US district judges are often called “Article III judges.” Their authority comes from Article III of the US Constitution. They are appointed by the president “by and with the advice and consent of the Senate,” US Const. art. II, § 2, to serve in one of the 94 federal district courts across the United States. They “hold their office during good behavior,” which means they have life tenure. US Const. art. III, § 1. They may be removed from office only through impeachment by the House of Representatives and conviction by the Senate.

District judges have jurisdiction at the trial level over federal criminal and civil cases arising in the district in which they sit. Their responsibilities include:

  • overseeing jury selection and jury instructions during jury trials;
  • resolving factual and legal disputes in bench trials (trials without juries);
  • ruling on requests to admit or exclude evidence;
  • taking pleas in criminal cases;
  • resolving issues regarding jury verdicts and the entry of judgment; and
  • sentencing defendants in criminal cases that result in conviction.

Magistrate Judges

Magistrate judges are considered Article I judges because their power derives from acts of Congress rather than the Constitution.

Magistrate judges are selected by a majority vote of the district judges in a given district to serve as judicial officers of the district court. To become a magistrate judge, a candidate must meet several requirements and be vetted by a merit selection panel that includes lawyers and non-lawyers from the community. Once selected, magistrate judges are appointed for a renewable term of eight years, though some part-time magistrate judges serve four-year terms.

The duties of a magistrate judge depend on the district in which they sit. They often conduct mediations, resolve discovery disputes, decide a wide variety of pretrial motions, determine whether criminal defendants will be detained or released on a bond, and make recommendations regarding whether a party should win a case on summary judgment or whether a case should be dismissed. Additionally, if both sides in a civil case consent, magistrate judges may hear the entire dispute, rule on all motions, and preside at trial.

Other Article I Judges

Other Article I judges play important roles in our legal system and include judges for the US Bankruptcy Court, US Court of Federal Claims, and US Tax Court. These judges are different from magistrate judges.

For example, US Bankruptcy Court judges preside over the hundreds of thousands of bankruptcy cases filed by individuals and businesses each year, resolving issues like whether a debtor is eligible to seek relief in bankruptcy court and whether certain debts should be discharged.

Administrative Law Judges

Administrative law judges (ALJs) preside over disputes within federal administrative agencies, including the Coast Guard, the Federal Trade Commission, and the Department of Labor. ALJs are appointed by the heads of the executive agencies and are considered part of the executive branch. See 5 U.S.C. § 3105.

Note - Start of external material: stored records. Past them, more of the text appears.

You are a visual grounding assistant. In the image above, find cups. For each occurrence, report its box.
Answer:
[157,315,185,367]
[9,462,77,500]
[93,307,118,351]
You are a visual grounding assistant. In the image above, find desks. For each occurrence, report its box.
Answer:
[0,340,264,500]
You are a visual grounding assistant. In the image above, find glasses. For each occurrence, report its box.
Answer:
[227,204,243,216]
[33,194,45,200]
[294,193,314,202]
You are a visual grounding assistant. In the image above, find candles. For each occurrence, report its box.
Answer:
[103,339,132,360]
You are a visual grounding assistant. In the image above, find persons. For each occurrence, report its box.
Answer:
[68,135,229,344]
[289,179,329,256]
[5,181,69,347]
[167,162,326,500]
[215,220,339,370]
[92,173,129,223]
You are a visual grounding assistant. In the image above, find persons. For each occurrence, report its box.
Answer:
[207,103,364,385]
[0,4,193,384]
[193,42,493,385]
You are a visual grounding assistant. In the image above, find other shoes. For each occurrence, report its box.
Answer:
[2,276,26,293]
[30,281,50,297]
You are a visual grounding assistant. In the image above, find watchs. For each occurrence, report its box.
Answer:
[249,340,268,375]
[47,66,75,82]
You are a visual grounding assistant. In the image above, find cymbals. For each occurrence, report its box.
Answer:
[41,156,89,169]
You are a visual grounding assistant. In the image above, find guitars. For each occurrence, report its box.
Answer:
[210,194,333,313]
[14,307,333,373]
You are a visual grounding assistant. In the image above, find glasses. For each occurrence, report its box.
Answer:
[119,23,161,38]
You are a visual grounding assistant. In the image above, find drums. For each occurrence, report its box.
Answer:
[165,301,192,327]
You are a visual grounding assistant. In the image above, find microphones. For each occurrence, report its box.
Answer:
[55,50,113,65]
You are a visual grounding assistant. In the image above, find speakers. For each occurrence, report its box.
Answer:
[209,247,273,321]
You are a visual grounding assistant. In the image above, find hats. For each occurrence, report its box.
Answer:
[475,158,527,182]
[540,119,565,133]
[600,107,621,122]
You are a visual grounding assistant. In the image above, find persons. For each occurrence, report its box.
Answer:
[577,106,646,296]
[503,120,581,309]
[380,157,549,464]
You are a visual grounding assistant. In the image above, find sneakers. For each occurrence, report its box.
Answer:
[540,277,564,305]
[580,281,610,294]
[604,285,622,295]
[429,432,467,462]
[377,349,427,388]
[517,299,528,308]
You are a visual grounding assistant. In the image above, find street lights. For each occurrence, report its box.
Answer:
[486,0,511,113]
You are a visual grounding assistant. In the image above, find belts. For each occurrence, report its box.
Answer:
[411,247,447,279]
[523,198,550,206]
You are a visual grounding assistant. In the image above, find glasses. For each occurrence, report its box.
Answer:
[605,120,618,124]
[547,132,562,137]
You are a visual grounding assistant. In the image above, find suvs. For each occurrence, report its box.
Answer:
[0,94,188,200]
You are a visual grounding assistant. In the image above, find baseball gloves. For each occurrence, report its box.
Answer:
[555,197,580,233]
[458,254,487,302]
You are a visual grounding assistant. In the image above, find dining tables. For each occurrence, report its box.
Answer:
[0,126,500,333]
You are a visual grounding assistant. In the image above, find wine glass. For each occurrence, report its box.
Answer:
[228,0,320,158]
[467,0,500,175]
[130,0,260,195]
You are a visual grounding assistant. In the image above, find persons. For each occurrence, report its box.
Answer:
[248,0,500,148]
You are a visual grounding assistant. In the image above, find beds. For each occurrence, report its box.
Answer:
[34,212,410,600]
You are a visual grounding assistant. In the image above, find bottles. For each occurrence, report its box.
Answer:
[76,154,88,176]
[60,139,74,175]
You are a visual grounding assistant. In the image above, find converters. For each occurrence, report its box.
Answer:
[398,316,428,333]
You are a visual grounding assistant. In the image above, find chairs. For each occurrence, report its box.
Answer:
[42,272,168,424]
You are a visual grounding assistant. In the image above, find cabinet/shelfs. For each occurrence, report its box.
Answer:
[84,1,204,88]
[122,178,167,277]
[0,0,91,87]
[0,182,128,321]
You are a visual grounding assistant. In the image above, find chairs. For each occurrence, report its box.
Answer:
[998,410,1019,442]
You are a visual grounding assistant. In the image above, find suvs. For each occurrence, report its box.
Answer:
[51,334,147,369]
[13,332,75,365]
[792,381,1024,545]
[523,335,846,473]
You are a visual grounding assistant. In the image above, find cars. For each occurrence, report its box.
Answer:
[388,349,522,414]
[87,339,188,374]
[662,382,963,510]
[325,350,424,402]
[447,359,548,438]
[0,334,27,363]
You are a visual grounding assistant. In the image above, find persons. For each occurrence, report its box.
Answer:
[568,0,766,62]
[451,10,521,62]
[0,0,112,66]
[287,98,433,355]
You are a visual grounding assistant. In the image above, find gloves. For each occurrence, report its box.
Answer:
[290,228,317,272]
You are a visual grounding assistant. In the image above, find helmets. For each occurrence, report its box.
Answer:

ALJs generally have the same scope of authority as traditional judges in the courtroom. Among other things, ALJs have the authority to administer oaths, issue subpoenas, rule on evidentiary objections, and issue legal and factual determinations. 5 U.S.C. § 556(c).

ALJs also enjoy statutory removal protections. Once appointed, an ALJ may be removed only for good cause “established and determined by the Merit Systems Protection Board,” an independent agency charged with protecting federal employees from abuse by agency management. 5 U.S.C. § 7521.

The judges discussed above all serve related but different roles in the federal system. Understanding those differences will help set you up for success no matter who decides your client’s case.